● **TESTO ESTRATTO**
==*==
Forum PROCEDURE EX LEGGE FALL. - VARIE

Quota dello stipendio del fallito da ricomprendere nel fallimento art. 46 comma 2 L.F.

  • Bruno Franceschi

    Viareggio (LU)
    16/04/2013 09:56

    Quota dello stipendio del fallito da ricomprendere nel fallimento art. 46 comma 2 L.F.

    Buongiorno,

    in riferimento al fallimento di una Società in nome collettivo con due soci A e B falliti in proprio si chiede quanto segue.

    Al socio A viene ogni mese pagata l'indennità di disoccupazione, si chiede se quest'ultima può essere acquisita al fallimento ai sensi dell'art. 46 comma 2 L.F. con apposita istanza da presentare al G.D. ovvero non possa essere acquisita.

    Si resta a disposizione per ulteriori chiarimenti e con l'occasione si inviano cordiali saluti.

    p. Dott. Bruno Franceschi
    ap
    • Zucchetti Software Giuridico srl

      Vicenza
      16/04/2013 20:05

      RE: Quota dello stipendio del fallito da ricomprendere nel fallimento art. 46 comma 2 L.F.

      A norma del n. 2 del primo comma dell'art. 46 possono essere acquisiti al fallimento gli assegni aventi carattere alimentare, gli stipendi, pensioni, salari e ciò che il fallito guadagna con la sua attività quando però tali introiti superino i limiti- che compete al giudice fissare- di quanto occorre per il mantenimento del fallito e della famiglia. Orbene ci sembra difficile pensare che una indennità di disoccupazione possa superare i limiti detti posto che l'entità della stessa è normalmente a stento sufficiente a consentire la sopravvivenza.
      Zucchetti SG Srl
      • Fabrizio Tagliabracci

        Mestre (VE)
        12/04/2016 10:25

        RE: RE: Quota dello stipendio del fallito da ricomprendere nel fallimento art. 46 comma 2 L.F.

        In un caso analogo ho i due falliti che lavorano come dipendenti. Ho chiesto al G.D. la quota di retribuzione da lasciare nella loro disponbilità ed è stato emesso un provvedimento che lascia una certa somma ai falliti e dispone il versamento della differenza alla Procedura. Tuttavia, nell'istanza avevo specificato che una parte abbastanza consistente delle retribuzioni è costituita da indennità di trasferta che non sono propriamente "retribuzione" ma importi che concorrono al mantenimento del lavoratore fuori sede. Nel provvedimento non si dice nulla al proposito. A vostro avviso dette indennità di trasferta sono da corrispondere alla Procedura o vanno detratte prima di calcolare l'importo mensile da versare? Altro problema: la tredicesima: la considero una mensilità separata? Esempio: il GD stabilisce di lasciare 1.000 euro al mese al fallito. In dicembre riceve 1.200 di stipendio e 1.200 di tredicesima. Deve corrispondere 200+200 o 1.400? Vi ringrazio. Sull'argomento non sono riuscito a trovare nulla.
        • Zucchetti Software Giuridico srl

          Vicenza
          12/04/2016 19:36

          RE: RE: RE: Quota dello stipendio del fallito da ricomprendere nel fallimento art. 46 comma 2 L.F.
==*==
● **RIGHE DI DATI**

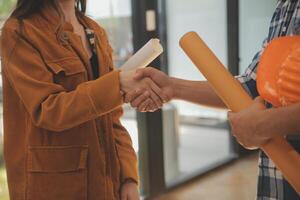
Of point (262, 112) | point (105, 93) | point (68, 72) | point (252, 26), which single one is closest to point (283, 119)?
point (262, 112)

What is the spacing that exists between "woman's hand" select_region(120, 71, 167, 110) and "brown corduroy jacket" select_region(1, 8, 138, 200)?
0.04 m

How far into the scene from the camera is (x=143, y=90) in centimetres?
132

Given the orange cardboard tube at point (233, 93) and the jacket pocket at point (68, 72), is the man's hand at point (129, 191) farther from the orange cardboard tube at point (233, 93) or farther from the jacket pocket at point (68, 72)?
the orange cardboard tube at point (233, 93)

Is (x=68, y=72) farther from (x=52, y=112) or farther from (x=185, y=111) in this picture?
(x=185, y=111)

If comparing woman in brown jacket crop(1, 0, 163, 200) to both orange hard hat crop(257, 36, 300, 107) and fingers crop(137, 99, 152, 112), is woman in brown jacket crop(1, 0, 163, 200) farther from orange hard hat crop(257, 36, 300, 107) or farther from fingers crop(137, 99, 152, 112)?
orange hard hat crop(257, 36, 300, 107)

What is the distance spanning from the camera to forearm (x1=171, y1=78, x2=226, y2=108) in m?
1.40

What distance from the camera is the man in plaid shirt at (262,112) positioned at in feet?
2.83

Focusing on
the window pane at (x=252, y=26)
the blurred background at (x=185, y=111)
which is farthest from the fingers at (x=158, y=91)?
the window pane at (x=252, y=26)

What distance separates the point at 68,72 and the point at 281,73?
0.57 meters

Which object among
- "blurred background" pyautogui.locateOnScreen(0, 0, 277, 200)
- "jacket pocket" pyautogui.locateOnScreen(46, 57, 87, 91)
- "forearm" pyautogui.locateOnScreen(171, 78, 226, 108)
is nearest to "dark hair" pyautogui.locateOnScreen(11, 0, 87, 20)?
"jacket pocket" pyautogui.locateOnScreen(46, 57, 87, 91)

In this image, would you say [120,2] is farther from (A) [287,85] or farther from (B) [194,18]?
(A) [287,85]

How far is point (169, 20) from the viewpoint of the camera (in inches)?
136

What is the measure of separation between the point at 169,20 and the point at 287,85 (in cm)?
270

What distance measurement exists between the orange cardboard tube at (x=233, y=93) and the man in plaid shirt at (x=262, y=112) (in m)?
0.02
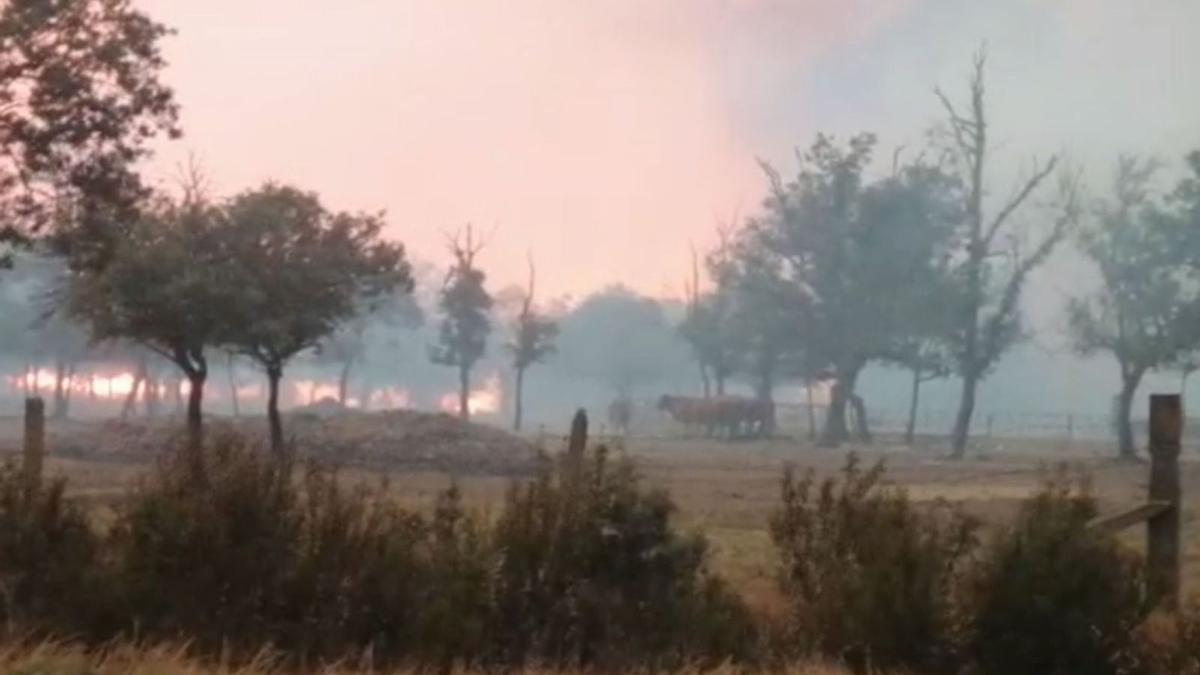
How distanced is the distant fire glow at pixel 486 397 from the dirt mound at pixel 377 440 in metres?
44.9

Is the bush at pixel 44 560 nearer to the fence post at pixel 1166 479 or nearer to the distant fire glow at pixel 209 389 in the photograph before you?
the fence post at pixel 1166 479

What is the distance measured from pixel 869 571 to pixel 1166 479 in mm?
2571

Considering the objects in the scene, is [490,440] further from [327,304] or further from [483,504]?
[483,504]

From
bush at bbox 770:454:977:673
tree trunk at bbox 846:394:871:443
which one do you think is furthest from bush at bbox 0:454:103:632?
tree trunk at bbox 846:394:871:443

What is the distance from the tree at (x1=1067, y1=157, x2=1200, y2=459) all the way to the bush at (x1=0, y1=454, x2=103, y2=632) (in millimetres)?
45743

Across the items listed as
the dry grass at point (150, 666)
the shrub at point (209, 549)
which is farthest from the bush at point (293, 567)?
the dry grass at point (150, 666)

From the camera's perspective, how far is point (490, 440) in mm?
46531

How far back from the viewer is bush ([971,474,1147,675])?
1193 centimetres

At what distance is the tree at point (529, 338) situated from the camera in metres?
77.5

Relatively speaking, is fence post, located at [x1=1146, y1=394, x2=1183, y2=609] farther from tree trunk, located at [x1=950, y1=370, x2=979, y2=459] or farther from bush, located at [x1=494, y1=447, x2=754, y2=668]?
tree trunk, located at [x1=950, y1=370, x2=979, y2=459]

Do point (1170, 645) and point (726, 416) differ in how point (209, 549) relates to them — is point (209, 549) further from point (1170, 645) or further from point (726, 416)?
point (726, 416)

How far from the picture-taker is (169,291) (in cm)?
3497

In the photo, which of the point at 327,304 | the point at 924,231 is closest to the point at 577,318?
the point at 924,231

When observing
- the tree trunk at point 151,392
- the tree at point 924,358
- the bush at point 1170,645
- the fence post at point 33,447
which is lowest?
the bush at point 1170,645
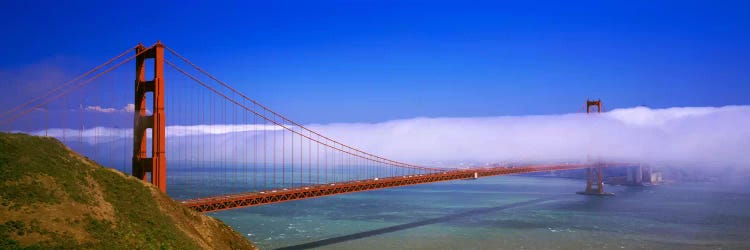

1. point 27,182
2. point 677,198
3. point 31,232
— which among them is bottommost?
point 677,198

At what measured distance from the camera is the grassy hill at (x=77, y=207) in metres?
18.5

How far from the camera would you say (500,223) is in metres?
56.2

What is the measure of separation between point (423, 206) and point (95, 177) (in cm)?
5579

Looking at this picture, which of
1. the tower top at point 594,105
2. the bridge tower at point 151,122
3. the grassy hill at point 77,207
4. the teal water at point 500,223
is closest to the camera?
the grassy hill at point 77,207

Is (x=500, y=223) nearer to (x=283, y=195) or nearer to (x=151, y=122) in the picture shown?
(x=283, y=195)

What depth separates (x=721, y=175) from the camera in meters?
==*==
● **COMPITO A**
Per ciascuna affermazione indica se concorda con il testo estratto. Rispondi sì o no e cita alla lettera le parole decisive.
(i) La società in nome collettivo fallita ha due soci falliti in proprio.
(ii) Al socio A viene pagata ogni mese una pensione.
(iii) Nella risposta del 16/04/2013 si afferma che spetta al giudice fissare i limiti di quanto occorre per il mantenimento del fallito e della famiglia.
● **COMPITO B**
Stampa il passo del testo estratto da "p. Dott. Bruno" a "consentire la sopravvivenza.".

● **SOLUZIONE A**
(i) Sì: "con due soci A e B falliti in proprio".
(ii) No: "Al socio A viene ogni mese pagata l'indennità di disoccupazione".
(iii) Sì: "i limiti- che compete al giudice fissare- di quanto occorre per il mantenimento del fallito e della famiglia".

● **SOLUZIONE B**
p. Dott. Bruno Franceschi
    ap
    • Zucchetti Software Giuridico srl

      Vicenza
      16/04/2013 20:05

      RE: Quota dello stipendio del fallito da ricomprendere nel fallimento art. 46 comma 2 L.F.

      A norma del n. 2 del primo comma dell'art. 46 possono essere acquisiti al fallimento gli assegni aventi carattere alimentare, gli stipendi, pensioni, salari e ciò che il fallito guadagna con la sua attività quando però tali introiti superino i limiti- che compete al giudice fissare- di quanto occorre per il mantenimento del fallito e della famiglia. Orbene ci sembra difficile pensare che una indennità di disoccupazione possa superare i limiti detti posto che l'entità della stessa è normalmente a stento sufficiente a consentire la sopravvivenza.